TEXT PASSAGE

****

# Serious Speaker Problem. Will Challenge The greatest tech master



## HamDiddy (Feb 10, 2009)

hello, I am new to full-filling my addiction to quality sound. My first task I have conjured is to connect a pair of self powered speakers to my PC(sound card)

The sound cards inputs are:
Line 1-4 input
TOSLINK IN
TOSLINK OUT

Speakers:
XLR
TRS

+ The Speakers must be connected


Your help would be much appreciated.


----------



## eugovector (Sep 4, 2006)

Hi, so I'm not understanding your question. Could you more clearly list the equipment you already have (make and model is helpful) as well as what you are looking for and what features you would like to have?

Thanks, Marshall.


----------



## Wayne A. Pflughaupt (Apr 13, 2006)

Yeah, like Marshall said, something's missing here. The sound card will have to have an *output* before you can connect it to those speakers. Does it have a headphone jack or something?

Regards,
Wayne


----------



## HamDiddy (Feb 10, 2009)

Yes the Sound card does have a headphone jack. As well as 5 individual colored jacks for surround sound. The card also has one toslink optical input. The speakers which I have purchased are M-Audio BX5a Bi-Amplified Studio Monitors. The speakers only have XLR and TRS inputs. I understand It will not be a simple one cable connection. Any system will do. If you do figure it out i would like to understand everything. (Signals, ect.)

****

DATA LINES
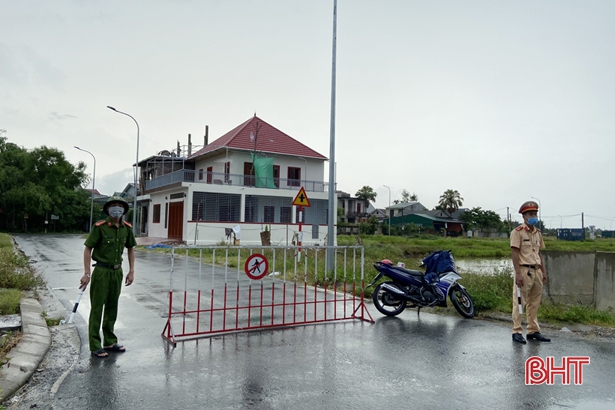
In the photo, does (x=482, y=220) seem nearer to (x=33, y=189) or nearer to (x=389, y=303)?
(x=33, y=189)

****

ACTIONS TO TAKE
A: List every distinct username that appears as a post header in the speaker forum thread.
B: Repeat the speaker forum thread from "hello, I am" up to and including "my PC(sound card)".
C: Go on with the speaker forum thread from the point where it stops.
The listing was drawn from a different source than the speaker forum thread.

REPLIES
A: HamDiddy, eugovector, Wayne A. Pflughaupt

B:
hello, I am new to full-filling my addiction to quality sound. My first task I have conjured is to connect a pair of self powered speakers to my PC(sound card)

C:
Speakers 
Okay apparently I a can not post a website until i am worthy. lol


Sound Card 
PCI Express Sound Blaster X-Fi Titanium

I am willing to purchase another sound card if needed. M-audio produces sound cards as well.


----------



## Wayne A. Pflughaupt (Apr 13, 2006)

Yeah, I think you have to have five posts before you can post a link.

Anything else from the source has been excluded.